▸ **What the task requires**
Could you replace every "lamp post" with "street lamp" throughout all of the entries below and leave the rest of each line unchanged?

____ Material shown

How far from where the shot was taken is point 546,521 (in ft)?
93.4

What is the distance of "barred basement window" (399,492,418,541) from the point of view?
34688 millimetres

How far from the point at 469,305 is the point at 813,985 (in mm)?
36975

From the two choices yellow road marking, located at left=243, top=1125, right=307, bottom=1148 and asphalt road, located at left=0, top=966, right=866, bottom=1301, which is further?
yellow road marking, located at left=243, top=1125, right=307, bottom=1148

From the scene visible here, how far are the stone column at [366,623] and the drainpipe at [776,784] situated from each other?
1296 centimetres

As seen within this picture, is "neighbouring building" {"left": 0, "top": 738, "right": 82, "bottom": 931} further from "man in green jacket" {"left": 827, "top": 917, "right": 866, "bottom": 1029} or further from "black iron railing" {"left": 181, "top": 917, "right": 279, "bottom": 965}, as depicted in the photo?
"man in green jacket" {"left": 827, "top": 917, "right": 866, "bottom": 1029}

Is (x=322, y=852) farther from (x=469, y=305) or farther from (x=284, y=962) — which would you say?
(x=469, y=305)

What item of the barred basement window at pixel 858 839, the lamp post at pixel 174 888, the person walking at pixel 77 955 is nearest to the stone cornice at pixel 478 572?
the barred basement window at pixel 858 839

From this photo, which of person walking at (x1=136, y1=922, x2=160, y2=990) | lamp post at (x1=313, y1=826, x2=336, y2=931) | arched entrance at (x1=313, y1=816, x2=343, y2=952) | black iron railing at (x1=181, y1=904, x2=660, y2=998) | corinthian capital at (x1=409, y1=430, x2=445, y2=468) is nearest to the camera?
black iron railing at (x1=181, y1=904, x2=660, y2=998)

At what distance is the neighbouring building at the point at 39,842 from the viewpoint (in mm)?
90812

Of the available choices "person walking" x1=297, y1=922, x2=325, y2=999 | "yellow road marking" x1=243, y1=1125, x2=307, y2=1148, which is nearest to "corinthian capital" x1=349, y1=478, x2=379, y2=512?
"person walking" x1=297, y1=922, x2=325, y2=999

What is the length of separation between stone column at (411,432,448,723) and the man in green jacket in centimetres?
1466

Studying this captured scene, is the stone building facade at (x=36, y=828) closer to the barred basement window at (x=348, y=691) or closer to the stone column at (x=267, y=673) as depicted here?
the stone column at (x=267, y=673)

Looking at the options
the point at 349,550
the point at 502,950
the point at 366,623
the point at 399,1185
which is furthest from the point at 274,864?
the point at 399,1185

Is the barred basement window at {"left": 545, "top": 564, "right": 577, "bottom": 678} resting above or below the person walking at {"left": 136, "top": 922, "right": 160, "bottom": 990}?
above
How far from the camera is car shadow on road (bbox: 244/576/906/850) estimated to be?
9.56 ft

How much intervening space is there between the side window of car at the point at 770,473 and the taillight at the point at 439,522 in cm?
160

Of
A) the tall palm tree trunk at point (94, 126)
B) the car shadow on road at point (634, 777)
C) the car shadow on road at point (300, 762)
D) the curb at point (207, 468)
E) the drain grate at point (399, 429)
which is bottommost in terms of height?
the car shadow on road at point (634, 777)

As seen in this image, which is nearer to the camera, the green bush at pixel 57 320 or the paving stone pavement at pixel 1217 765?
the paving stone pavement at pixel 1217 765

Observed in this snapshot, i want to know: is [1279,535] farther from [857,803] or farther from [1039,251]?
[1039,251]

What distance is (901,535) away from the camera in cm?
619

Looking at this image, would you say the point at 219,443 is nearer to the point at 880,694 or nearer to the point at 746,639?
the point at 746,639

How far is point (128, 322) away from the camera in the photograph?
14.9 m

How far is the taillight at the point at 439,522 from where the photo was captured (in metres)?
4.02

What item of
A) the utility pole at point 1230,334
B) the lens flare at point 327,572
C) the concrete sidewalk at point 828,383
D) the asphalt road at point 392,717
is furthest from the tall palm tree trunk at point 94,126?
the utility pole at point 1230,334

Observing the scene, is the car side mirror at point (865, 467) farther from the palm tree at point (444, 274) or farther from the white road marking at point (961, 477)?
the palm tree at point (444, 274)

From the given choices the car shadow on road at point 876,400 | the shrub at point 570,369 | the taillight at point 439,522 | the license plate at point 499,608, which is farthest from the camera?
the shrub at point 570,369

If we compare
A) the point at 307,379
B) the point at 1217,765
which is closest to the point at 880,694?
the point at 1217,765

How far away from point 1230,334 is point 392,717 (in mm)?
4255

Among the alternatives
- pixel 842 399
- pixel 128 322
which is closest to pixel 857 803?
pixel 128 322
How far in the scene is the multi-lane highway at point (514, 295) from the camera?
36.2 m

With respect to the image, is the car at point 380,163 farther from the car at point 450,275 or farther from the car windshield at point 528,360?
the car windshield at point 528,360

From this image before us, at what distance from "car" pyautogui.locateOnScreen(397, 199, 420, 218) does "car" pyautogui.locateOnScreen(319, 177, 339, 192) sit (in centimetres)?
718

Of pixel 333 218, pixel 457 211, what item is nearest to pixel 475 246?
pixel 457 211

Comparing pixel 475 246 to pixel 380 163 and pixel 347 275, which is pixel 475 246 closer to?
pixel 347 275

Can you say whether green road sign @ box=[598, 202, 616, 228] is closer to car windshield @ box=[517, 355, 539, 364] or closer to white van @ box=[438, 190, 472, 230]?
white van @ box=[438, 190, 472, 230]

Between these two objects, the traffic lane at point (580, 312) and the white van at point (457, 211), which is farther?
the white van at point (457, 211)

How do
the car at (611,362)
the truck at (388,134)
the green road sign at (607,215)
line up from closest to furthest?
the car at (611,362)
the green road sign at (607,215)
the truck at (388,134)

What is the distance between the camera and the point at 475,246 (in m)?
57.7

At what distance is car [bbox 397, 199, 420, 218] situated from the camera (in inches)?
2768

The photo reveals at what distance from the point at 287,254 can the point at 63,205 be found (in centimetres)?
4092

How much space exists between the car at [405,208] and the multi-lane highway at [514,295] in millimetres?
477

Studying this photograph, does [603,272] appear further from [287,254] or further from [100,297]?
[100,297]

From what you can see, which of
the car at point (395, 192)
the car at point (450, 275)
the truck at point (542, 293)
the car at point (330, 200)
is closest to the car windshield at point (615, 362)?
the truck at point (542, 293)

________

▸ **Exercise solution**
How far from where the shot was taken is point 546,521 (in ft)?
93.4

What is the distance of "barred basement window" (399,492,418,541) from the point of view?
34688 millimetres

How far from the point at 469,305 is the point at 813,985 (in mm)?
36975

From the two choices yellow road marking, located at left=243, top=1125, right=307, bottom=1148 and asphalt road, located at left=0, top=966, right=866, bottom=1301, which is further?
yellow road marking, located at left=243, top=1125, right=307, bottom=1148

From the scene visible here, how far are the stone column at [366,623] and the drainpipe at [776,784] situated from each other?
1296 centimetres

As seen within this picture, is "neighbouring building" {"left": 0, "top": 738, "right": 82, "bottom": 931} further from "man in green jacket" {"left": 827, "top": 917, "right": 866, "bottom": 1029} or further from "black iron railing" {"left": 181, "top": 917, "right": 279, "bottom": 965}, as depicted in the photo?
"man in green jacket" {"left": 827, "top": 917, "right": 866, "bottom": 1029}

Is (x=322, y=852) farther from (x=469, y=305) or farther from (x=284, y=962) — which would you say?
(x=469, y=305)

What item of the barred basement window at pixel 858 839, the street lamp at pixel 174 888, the person walking at pixel 77 955 is nearest to the stone cornice at pixel 478 572?
the barred basement window at pixel 858 839

From this photo, which of person walking at (x1=136, y1=922, x2=160, y2=990) | street lamp at (x1=313, y1=826, x2=336, y2=931) | arched entrance at (x1=313, y1=816, x2=343, y2=952) | black iron railing at (x1=181, y1=904, x2=660, y2=998) | corinthian capital at (x1=409, y1=430, x2=445, y2=468) is nearest to the camera?
black iron railing at (x1=181, y1=904, x2=660, y2=998)

At what distance is the neighbouring building at the point at 39,842 from the viewpoint (in mm)?
90812

Of the available choices "person walking" x1=297, y1=922, x2=325, y2=999 | "yellow road marking" x1=243, y1=1125, x2=307, y2=1148, which is nearest to "corinthian capital" x1=349, y1=478, x2=379, y2=512?
"person walking" x1=297, y1=922, x2=325, y2=999

What is the length of separation between stone column at (411,432,448,723) and the man in green jacket in centimetres?
1466

Studying this captured scene, is the stone building facade at (x=36, y=828) closer to the barred basement window at (x=348, y=691) or closer to the stone column at (x=267, y=673) as depicted here?
the stone column at (x=267, y=673)

Looking at the options
the point at 349,550
the point at 502,950
the point at 366,623
the point at 399,1185
which is furthest from the point at 274,864?
the point at 399,1185

Is the barred basement window at {"left": 545, "top": 564, "right": 577, "bottom": 678} resting above or below the person walking at {"left": 136, "top": 922, "right": 160, "bottom": 990}?
above
How far from the camera is car shadow on road (bbox: 244/576/906/850) estimated to be?
9.56 ft

How much intervening space is there between the side window of car at the point at 770,473 and the taillight at the point at 439,522 in cm?
160

Of
A) the tall palm tree trunk at point (94, 126)
B) the car shadow on road at point (634, 777)
C) the car shadow on road at point (300, 762)
D) the curb at point (207, 468)
E) the drain grate at point (399, 429)
which is bottommost in terms of height?
the car shadow on road at point (634, 777)

As seen in this image, which is nearer to the camera, the green bush at pixel 57 320 or the paving stone pavement at pixel 1217 765?
the paving stone pavement at pixel 1217 765

Observed in this snapshot, i want to know: is [1279,535] farther from [857,803] or farther from [1039,251]?
[1039,251]

What distance is (901,535) away from the camera in cm?
619

Looking at this image, would you say the point at 219,443 is nearer to the point at 880,694 or nearer to the point at 746,639?
the point at 746,639

How far is point (128, 322) away from the camera in the photograph?
14.9 m

How far is the taillight at the point at 439,522 from where the photo was captured (in metres)?
4.02

What item of
A) the utility pole at point 1230,334
B) the lens flare at point 327,572
C) the concrete sidewalk at point 828,383
D) the asphalt road at point 392,717
is furthest from the tall palm tree trunk at point 94,126?
the utility pole at point 1230,334

Observing the scene, is the car side mirror at point (865, 467) farther from the palm tree at point (444, 274) or farther from the white road marking at point (961, 477)?
the palm tree at point (444, 274)

From the given choices the car shadow on road at point 876,400 | the shrub at point 570,369 | the taillight at point 439,522 | the license plate at point 499,608, which is farthest from the camera?
the shrub at point 570,369

If we compare
A) the point at 307,379
B) the point at 1217,765
which is closest to the point at 880,694?
the point at 1217,765

How far away from point 1230,334 is point 392,717 (in mm)?
4255

Among the alternatives
- pixel 842 399
- pixel 128 322
which is closest to pixel 857 803?
pixel 128 322
How far in the scene is the multi-lane highway at point (514, 295) from the camera?
36.2 m

With respect to the image, is the car at point 380,163 farther from the car at point 450,275 or farther from the car windshield at point 528,360?
the car windshield at point 528,360

From this image before us, at what distance from "car" pyautogui.locateOnScreen(397, 199, 420, 218) does "car" pyautogui.locateOnScreen(319, 177, 339, 192) sit (in centimetres)?
718

Of pixel 333 218, pixel 457 211, what item is nearest to pixel 475 246?
pixel 457 211

Comparing pixel 475 246 to pixel 380 163 and pixel 347 275, which is pixel 475 246 closer to?
pixel 347 275

Can you say whether green road sign @ box=[598, 202, 616, 228] is closer to car windshield @ box=[517, 355, 539, 364] or closer to white van @ box=[438, 190, 472, 230]?
white van @ box=[438, 190, 472, 230]

Between these two objects, the traffic lane at point (580, 312) and the white van at point (457, 211), which is farther?
the white van at point (457, 211)

How do
the car at (611,362)
the truck at (388,134)
the green road sign at (607,215)
line up from closest to furthest?
the car at (611,362)
the green road sign at (607,215)
the truck at (388,134)

What is the distance between the camera and the point at 475,246 (in m)?
57.7

At what distance is car [bbox 397, 199, 420, 218] situated from the camera (in inches)?
2768

The photo reveals at what distance from the point at 287,254 can the point at 63,205 be found (in centimetres)?
4092

How much space exists between the car at [405,208] and the multi-lane highway at [514,295] in millimetres?
477

Studying this photograph, does [603,272] appear further from [287,254] or further from [100,297]?
[100,297]

From what you can see, which of
the car at point (395, 192)
the car at point (450, 275)
the truck at point (542, 293)
the car at point (330, 200)
is closest to the car windshield at point (615, 362)?
the truck at point (542, 293)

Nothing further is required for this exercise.